WORK INSTRUCTIONS:
1) From the birthday remembrance post, list the things the writer says she has spent time doing to strengthen herself on this day.
2) Copy word for word the part of the birthday remembrance post between "As time wears" and "one more birthday.", inclusive.

TEXT FOR ANALYSIS:
Friday, June 8, 2012

TODAY IS THE DAY

It's the eighth of June 2012.  Today in my heart and mind he's nine years old because that is the year that he left this earth.  If he was still here on this earth he would be age 36.  I can only imagine what he'd be doing, what job he'd be working on, whether or not he was married, whether he had children.  I can only imagine because these are accomplishments that did not come to be.

A mother does not forget the day she gave birth to a child.  I don't think it's the pain she remembers because if she did let's face it she probably wouldn't repeat that.  It's the joy that she doesn't forget.  There is a joy that surrounds the experience that far out- weighs any pain that she felt.  There's the happiness that drips from the brow and spreads out over the room, like butter on toast. 

In the beginning of having to spend this day alone, tears would come to my eyes and I would mourn the smell of him, the laughter, the sparkling eyes.  Now I look at this day as a new beginning, a respectfull remembrance of the joy that filled that room, on this day 36 years ago.  I have spent time meditating, listening to uplifting messages, and reading the Word, to strengthen me for whatever blessings that God will give to me on this day. 

Does the world remember?  Not really.  I've even found that the people who knew him don't always think of it.  That used to really bother me.  Not anymore, because their lives surround them and they go on with their day.  Some of them stop to think of the birthday but to most people it's just another day.  There is no fault in that. 

As time wears on, I find myself seizing the day, this day's happenings, this day's blessings, failures and accomplishments.  Louis is at peace.  If he can see me, today, I believe that he is the happiest of all.  He is in heaven with his Lord, no pain, no worries, just happiness.

I recall one day when he was in the hospital and I got a phone call at work.  "Mom, mom, guess what?  What son?  Listen to this, he began reading the passage, and the streets are of gold, and there is no more pain.  No more pain, mom.  How wonderful can this place be?"  I remember, my eyes welled up and I thought "How can a nine year old be so prepared?"  Well, God prepares us at any age to be received by Him.  To be ready.  Today I celebrate that Louis is at peace, enjoying no more pain, happy and relieved.  I hold on to this truth for one more birthday.

Happy Birthday son, a mother's love does not forget!

GIVEN DATA:
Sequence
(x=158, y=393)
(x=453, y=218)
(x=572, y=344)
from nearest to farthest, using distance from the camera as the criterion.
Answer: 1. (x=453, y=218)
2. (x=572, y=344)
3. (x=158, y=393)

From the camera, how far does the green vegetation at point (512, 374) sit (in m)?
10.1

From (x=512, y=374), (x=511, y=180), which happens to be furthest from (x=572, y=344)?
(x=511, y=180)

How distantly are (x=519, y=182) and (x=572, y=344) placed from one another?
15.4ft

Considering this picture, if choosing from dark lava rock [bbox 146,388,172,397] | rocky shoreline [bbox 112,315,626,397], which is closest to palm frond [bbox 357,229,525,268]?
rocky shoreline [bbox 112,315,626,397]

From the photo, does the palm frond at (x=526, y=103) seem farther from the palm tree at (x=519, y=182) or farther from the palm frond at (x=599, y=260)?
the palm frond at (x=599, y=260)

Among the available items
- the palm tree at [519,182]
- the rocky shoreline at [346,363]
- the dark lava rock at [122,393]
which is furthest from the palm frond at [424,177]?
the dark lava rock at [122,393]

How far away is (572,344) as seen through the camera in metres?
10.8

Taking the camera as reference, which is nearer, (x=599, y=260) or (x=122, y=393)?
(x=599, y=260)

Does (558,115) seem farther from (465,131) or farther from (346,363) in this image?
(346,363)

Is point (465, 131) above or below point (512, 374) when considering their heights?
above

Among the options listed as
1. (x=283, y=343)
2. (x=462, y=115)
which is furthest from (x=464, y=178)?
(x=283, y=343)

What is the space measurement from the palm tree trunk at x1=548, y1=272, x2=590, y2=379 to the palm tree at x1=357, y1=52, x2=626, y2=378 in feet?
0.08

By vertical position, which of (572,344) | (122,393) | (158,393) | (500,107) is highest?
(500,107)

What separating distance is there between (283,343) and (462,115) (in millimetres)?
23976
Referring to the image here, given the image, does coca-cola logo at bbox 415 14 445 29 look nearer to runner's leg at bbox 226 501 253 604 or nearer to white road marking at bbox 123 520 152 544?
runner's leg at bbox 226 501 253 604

--

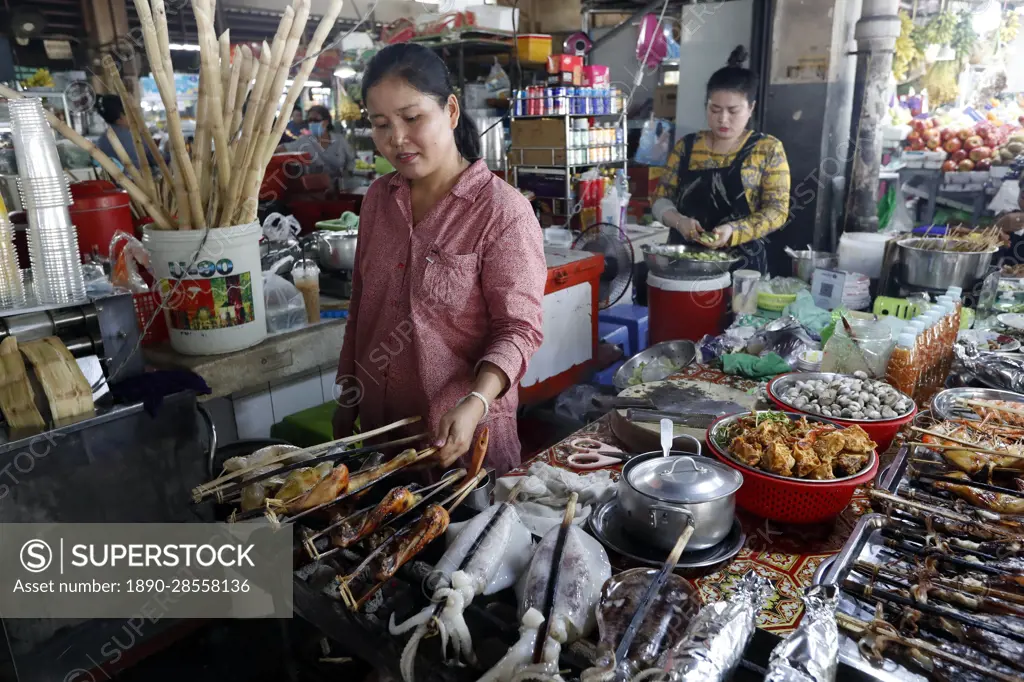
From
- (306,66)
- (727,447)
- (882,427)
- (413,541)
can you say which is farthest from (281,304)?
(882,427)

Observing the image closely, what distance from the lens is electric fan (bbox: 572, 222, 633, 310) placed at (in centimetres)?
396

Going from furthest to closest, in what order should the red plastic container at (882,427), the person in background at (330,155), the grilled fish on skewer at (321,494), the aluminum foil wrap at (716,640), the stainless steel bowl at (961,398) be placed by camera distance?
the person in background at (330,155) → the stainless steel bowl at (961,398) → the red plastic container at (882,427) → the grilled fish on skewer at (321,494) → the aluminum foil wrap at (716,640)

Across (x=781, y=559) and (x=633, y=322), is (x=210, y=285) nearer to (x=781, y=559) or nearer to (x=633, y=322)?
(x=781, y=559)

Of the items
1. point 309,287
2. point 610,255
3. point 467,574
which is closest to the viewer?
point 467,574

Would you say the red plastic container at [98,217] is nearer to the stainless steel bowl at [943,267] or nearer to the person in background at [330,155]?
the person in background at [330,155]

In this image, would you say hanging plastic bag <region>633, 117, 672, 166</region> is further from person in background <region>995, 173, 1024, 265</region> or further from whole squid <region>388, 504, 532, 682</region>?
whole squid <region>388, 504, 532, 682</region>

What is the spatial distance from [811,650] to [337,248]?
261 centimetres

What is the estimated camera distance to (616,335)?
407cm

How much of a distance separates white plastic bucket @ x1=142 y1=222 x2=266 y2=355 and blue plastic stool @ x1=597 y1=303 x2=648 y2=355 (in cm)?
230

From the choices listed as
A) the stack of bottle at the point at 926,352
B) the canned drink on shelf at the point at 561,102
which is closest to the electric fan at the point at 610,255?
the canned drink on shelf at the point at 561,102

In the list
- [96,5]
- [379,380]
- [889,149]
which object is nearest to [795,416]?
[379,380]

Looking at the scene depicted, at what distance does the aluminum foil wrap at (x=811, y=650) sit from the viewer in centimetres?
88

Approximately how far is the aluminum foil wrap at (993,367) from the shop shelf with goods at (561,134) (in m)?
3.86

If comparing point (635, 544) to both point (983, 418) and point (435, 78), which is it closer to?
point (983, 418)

==

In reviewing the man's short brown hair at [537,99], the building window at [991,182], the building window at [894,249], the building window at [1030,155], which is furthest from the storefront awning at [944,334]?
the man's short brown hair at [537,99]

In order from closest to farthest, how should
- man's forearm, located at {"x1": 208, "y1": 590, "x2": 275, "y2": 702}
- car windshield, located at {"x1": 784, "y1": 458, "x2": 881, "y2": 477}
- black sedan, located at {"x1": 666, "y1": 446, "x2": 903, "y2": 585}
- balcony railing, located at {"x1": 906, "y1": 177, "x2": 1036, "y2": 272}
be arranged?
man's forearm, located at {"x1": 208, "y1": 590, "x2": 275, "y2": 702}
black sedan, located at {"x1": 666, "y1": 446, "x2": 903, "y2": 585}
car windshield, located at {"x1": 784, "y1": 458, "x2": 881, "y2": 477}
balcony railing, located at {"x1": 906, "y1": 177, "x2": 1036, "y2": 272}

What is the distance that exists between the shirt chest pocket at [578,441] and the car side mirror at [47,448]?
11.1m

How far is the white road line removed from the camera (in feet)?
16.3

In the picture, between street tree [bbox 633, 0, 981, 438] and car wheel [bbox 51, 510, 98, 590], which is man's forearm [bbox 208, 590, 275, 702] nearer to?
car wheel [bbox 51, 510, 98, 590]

SOLUTION SET:
1)
- meditating
- listening to uplifting messages
- reading the Word

2)
As time wears on, I find myself seizing the day, this day's happenings, this day's blessings, failures and accomplishments.  Louis is at peace.  If he can see me, today, I believe that he is the happiest of all.  He is in heaven with his Lord, no pain, no worries, just happiness.

I recall one day when he was in the hospital and I got a phone call at work.  "Mom, mom, guess what?  What son?  Listen to this, he began reading the passage, and the streets are of gold, and there is no more pain.  No more pain, mom.  How wonderful can this place be?"  I remember, my eyes welled up and I thought "How can a nine year old be so prepared?"  Well, God prepares us at any age to be received by Him.  To be ready.  Today I celebrate that Louis is at peace, enjoying no more pain, happy and relieved.  I hold on to this truth for one more birthday.